The No Talent Ass Clowns

The No Talent Ass Clowns

The No Talent Ass Clowns plans to play an impromptu outdoor concert last night in Gooseberry Mound Park in Fargo, North Dakota while completely naked failed miserably. Six minutes after hitting the stage in the raw during a historic “polar vortex” that plunged temperatures to -30, band members staggered back to their dressing rooms where they were rushed to an area hospital.

“We’re okay now, ” said front man Lars Gunblade. “But we had some frostbite issues and three of us had to have our Johnsons amputated. That’s going to change the whole dynamic with our groupies, that’s for sure. Sorry girls, guess we’ll just watch from now on.”

“I didn’t want to do this,” remarked drummer Joey Van Dundro from his hospital bed. “I didn’t wanna see the junk of my fellow band members and I didn’t want to freeze my balls off. Well, guess what?!”

COMMENT ON THIS BLOG

  1. Walter S. says:

    Freeze and die. Please!

  2. Mike Oxlong says:

    Banging these ho’s all up in they buttholes

  3. Warrior God 27 says:

    I have longed to do something like this although I guess I’d skip the whole cut off my schlong part.

    • anita bonita T4U says:

      Don’t believe him. Warrior God is my ex. He’s a grocery clerk and he likes to wear diapers in bed. He’s not very good in the sack either. Plus, he sucks his thumb, reads Cosmo and prefers porn with she-males. And worse of all, he leaves the toilet seat up.

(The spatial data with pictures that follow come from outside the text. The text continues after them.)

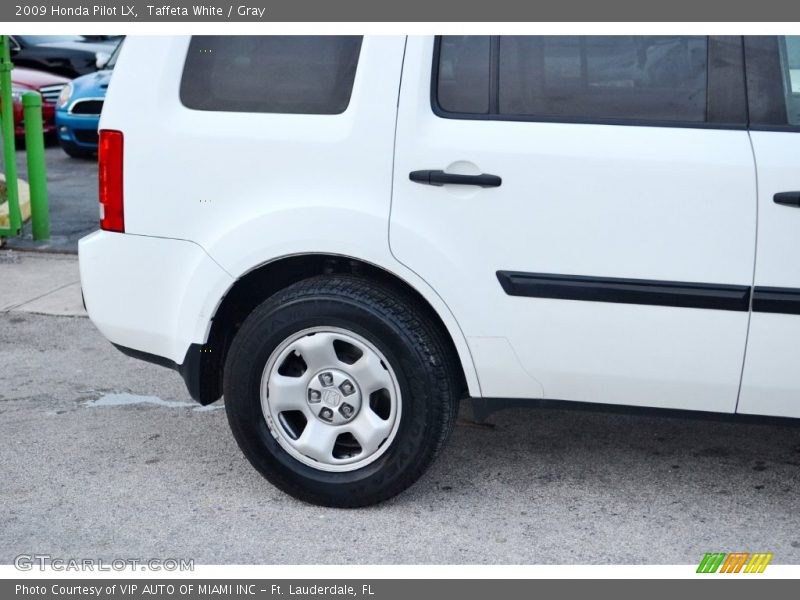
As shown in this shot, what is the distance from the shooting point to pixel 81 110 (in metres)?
10.7

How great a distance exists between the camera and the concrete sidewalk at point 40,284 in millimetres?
6129

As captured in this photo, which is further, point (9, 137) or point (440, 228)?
point (9, 137)

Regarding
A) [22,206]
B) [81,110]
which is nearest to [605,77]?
[22,206]

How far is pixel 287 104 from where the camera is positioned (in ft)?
11.2

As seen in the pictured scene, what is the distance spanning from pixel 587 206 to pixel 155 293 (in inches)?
56.5

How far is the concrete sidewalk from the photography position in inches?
241

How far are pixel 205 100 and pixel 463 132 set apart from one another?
852mm

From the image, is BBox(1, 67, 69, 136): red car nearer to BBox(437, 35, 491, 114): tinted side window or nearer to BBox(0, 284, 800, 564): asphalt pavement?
BBox(0, 284, 800, 564): asphalt pavement

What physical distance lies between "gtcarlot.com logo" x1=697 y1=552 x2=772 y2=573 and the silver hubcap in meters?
1.03

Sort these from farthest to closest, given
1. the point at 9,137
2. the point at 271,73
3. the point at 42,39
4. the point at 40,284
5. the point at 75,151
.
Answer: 1. the point at 42,39
2. the point at 75,151
3. the point at 9,137
4. the point at 40,284
5. the point at 271,73

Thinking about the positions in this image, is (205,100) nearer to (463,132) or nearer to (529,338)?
(463,132)

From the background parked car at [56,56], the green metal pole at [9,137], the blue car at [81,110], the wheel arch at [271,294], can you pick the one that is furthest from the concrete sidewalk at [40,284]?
the background parked car at [56,56]

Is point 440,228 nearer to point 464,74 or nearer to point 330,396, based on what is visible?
point 464,74

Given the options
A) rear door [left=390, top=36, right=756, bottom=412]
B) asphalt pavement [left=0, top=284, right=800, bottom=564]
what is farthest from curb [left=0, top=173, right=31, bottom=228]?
rear door [left=390, top=36, right=756, bottom=412]
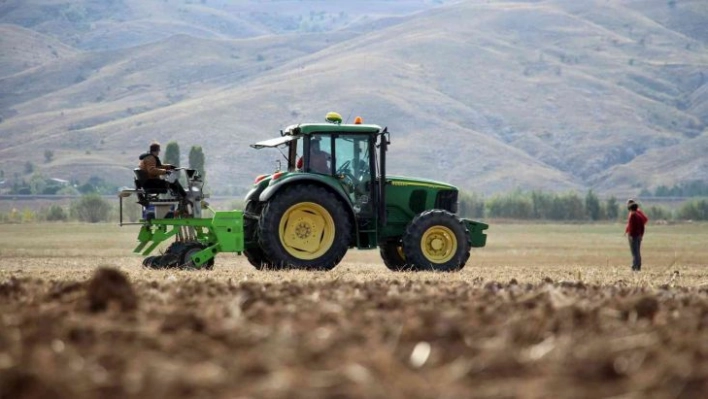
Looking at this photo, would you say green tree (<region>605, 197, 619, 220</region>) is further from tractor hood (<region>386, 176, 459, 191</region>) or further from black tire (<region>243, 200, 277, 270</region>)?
black tire (<region>243, 200, 277, 270</region>)

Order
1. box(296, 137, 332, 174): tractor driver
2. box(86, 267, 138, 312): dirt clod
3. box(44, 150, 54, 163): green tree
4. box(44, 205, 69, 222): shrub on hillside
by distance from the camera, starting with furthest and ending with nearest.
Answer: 1. box(44, 150, 54, 163): green tree
2. box(44, 205, 69, 222): shrub on hillside
3. box(296, 137, 332, 174): tractor driver
4. box(86, 267, 138, 312): dirt clod

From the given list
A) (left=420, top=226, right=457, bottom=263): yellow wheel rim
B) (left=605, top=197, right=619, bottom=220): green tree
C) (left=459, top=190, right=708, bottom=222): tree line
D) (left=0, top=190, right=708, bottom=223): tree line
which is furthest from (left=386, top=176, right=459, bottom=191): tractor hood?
(left=605, top=197, right=619, bottom=220): green tree

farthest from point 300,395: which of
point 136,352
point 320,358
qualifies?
point 136,352

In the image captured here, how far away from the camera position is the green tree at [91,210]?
94875 millimetres

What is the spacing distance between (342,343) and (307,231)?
1267 centimetres

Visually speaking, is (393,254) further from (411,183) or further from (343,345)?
(343,345)

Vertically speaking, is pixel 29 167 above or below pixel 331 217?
above

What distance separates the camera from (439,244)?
21656 millimetres

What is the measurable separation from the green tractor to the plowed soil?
8551mm

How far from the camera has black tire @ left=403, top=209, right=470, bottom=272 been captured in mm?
21375

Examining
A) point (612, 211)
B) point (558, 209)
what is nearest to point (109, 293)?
point (612, 211)

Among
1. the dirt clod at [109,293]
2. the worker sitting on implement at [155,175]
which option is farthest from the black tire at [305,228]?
the dirt clod at [109,293]

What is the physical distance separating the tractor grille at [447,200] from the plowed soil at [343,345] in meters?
10.8

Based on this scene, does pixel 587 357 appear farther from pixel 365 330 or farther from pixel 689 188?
pixel 689 188
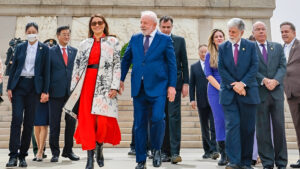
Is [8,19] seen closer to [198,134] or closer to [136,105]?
[198,134]

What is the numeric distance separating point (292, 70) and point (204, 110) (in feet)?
5.77

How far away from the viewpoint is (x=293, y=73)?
566 centimetres

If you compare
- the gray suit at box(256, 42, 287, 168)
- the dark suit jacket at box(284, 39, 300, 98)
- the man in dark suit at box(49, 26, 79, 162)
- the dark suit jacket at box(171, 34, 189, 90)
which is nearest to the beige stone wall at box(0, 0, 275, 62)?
the man in dark suit at box(49, 26, 79, 162)

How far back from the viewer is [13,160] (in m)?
4.82

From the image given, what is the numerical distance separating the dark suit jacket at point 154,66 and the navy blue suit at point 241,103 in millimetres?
810

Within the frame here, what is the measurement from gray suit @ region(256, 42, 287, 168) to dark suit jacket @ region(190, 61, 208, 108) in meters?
1.65

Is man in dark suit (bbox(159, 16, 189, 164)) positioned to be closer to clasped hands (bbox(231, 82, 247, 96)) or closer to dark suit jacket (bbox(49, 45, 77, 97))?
clasped hands (bbox(231, 82, 247, 96))

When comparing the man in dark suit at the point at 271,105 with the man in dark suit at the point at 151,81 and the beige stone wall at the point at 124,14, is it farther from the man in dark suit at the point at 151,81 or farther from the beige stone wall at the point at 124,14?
the beige stone wall at the point at 124,14

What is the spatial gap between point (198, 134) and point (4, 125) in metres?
5.28

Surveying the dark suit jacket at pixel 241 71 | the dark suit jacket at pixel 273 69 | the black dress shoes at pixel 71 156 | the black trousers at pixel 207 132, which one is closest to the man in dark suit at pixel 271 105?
the dark suit jacket at pixel 273 69

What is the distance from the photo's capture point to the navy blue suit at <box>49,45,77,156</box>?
5980mm

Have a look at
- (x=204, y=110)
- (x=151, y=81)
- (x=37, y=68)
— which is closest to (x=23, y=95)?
(x=37, y=68)

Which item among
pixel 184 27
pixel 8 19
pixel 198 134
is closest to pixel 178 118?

      • Warrior God 27 says:

        Well, I was wondering when you’d chime in, skank. We split up because I couldn’t afford to keep paying her for sex. Just got too expensive. As an ass clowns fan you can guess I like it “the other way” which she charged more for. I’m damn near broke because of her.

  4. Bonito Rolo says:

    This blog sucks but I like it.

  5. El 50 Chins says:

    I’m a professional hit man and I love reading this blog. It’s very entertaining. After I waste someone, I enjoy unwinding here afterward with the madcap antics of the ass clowns.

    • Mike E. says:

      Hey, El 50, I’m also a professional hit man. We should get together and compare notes. And, BTW, stay the hell out of South Philly if you know what’s good for you, you bastard.

  6. Father MacKenzie says:

    Too bad they all didn’t just die.

  7. Nick Barkley says:

    Fake.

  8. Vinnie from Staten Island says:

    Serves them right, the self-righteous pricks… wait, that expression no longer applies, do it? Ha, bloody, ha!!

  9. Loretta says:

    I heard about this concert on Twitter yesterday and went. They started turning blue about two minutes in. About thirty seconds later, Vas shouted “Holy f*ckwad, I can’t feel my trouser snake or my bean bag!” They stopped playing and looked real scared. Then they slowly walked offstage to the boos of the crowd. Best concert ever.